[tracer][volvars] fix compIdx for calls to diffcoeffcontainer

dumux/porousmediumflow/tracer/volumevariables.hh

@@ -97,10 +97,14 @@ public:
             moleOrMassFraction_[compIdx] = this->priVars()[compIdx];
         }
 
-        // update the binary diffusion and effective diffusion coefficients
+        // Update the binary diffusion and effective diffusion coefficients.

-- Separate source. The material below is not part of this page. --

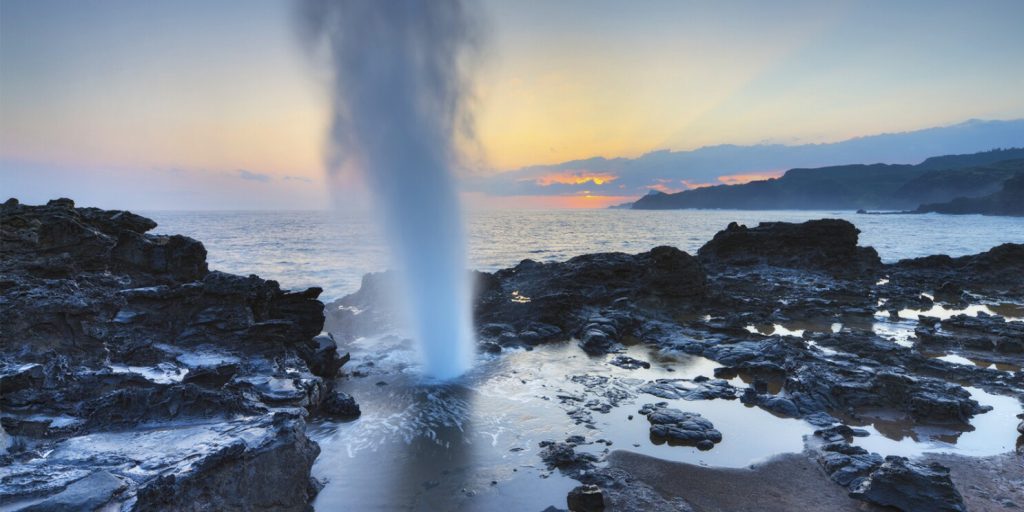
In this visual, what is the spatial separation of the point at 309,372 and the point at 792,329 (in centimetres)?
1865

+        // The container starts counting from compJIdx = 1 as it assumes the
+        // phase (main component) to have compIdx = 0. Tracer fluid systems
+        // start counting from zero with the actual tracer components, so we
+        // have to subtract 1 here before calling the fluid system
         auto getDiffusionCoefficient = [&](int phaseIdx, int compIIdx, int compJIdx)
         {
-            return FluidSystem::binaryDiffusionCoefficient( compJIdx,
+            return FluidSystem::binaryDiffusionCoefficient( compJIdx-1,
                                                             problem,
                                                             element,
                                                             scv);
@@ -108,7 +112,7 @@ public:
 
         auto getEffectiveDiffusionCoefficient = [&](int phaseIdx, int compIIdx, int compJIdx)
         {
-            return EffDiffModel::effectiveDiffusionCoefficient(*this, phaseIdx, compIIdx, compJIdx);
+            return EffDiffModel::effectiveDiffusionCoefficient(*this, phaseIdx, compIIdx-1, compJIdx-1);
         };
 
         diffCoeff_.update(getDiffusionCoefficient);
@@ -207,15 +211,23 @@ public:
 
     /*!
      * \brief Returns the binary diffusion coefficients for a phase in \f$[m^2/s]\f$.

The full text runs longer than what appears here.